Mateusz Morawiecki was speaking as he hosted Lithuanian government ministers on a visit to Warsaw for wide-ranging consultations with their Polish counterparts amid tensions on the European Union's border with Belarus.
The talks continued throughout the day, led by Morawiecki and his Lithuanian counterpart Ingrida Šimonytė, public broadcaster Polish Radio’s IAR news agency reported.
Afterwards, at a joint news conference with Šimonytė, Morawiecki noted the meeting was taking place 82 years after the Soviet Union invaded Poland in the early days of World War II, on September 17, 1939.
'The devil never sleeps'
“The devil never sleeps,” Morawiecki warned as he briefed reporters on the outcome of the talks.
"Some neo-imperial urges are stirring, and so Poland, as well as the Baltic states, especially Lithuania, cannot be passive," he said, as quoted by the state PAP news agency. "We must be very active and work with each other as best we can.”
While observing that peace was “an extremely brittle blessing," Morawiecki said Russia was flexing its muscles, "as evidenced by" its recent Zapad-2021 military exercises that also involved Belarusian troops.
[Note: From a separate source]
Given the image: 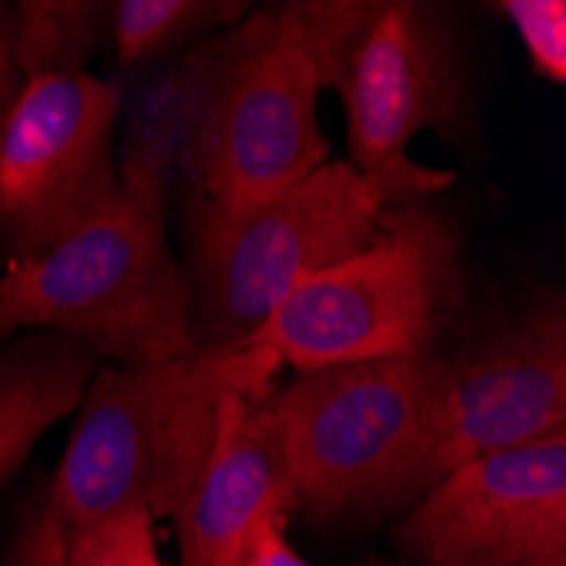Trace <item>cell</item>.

Meanwhile, Belarus "is trying to engineer a migrant crisis on our border,” he added.
He also spoke of "a wave of disinformation, propaganda and cyberattacks" originating from the two countries.
He stated: “Each such angry growl from the Kremlin or from Minsk must make us close our ranks, and I am positive that today’s intergovernmental consultations deepened our bond.”
Unity 'sorely needed'
Morawiecki announced that he and Šimonytė had signed a statement on bilateral cooperation, and added that Polish-Lithuanian unity was "sorely needed by the European Union as a whole.”
He also told reporters that Warsaw and Vilnius had agreed to strike a common position in fields such as energy, climate, culture, science and education.
Morawiecki said bilateral economic ties were becoming "ever closer," helped by new infrastructure projects, such as the "Via Baltica and Via Carpathia" roads.
“If Poland and Lithuania speak with a shared voice, it will also be better heard in Washington and Brussels,” he concluded.
Friday’s intergovernmental talks focused mainly on European affairs and border security, the PAP news agency reported.
Apart from the two prime ministers, the talks involved Polish and Lithuanian Cabinet ministers in charge of defence, climate and environmental policies, family and social policies, interior affairs, infrastructure, health, finance, education and science, according to the Polish news agency.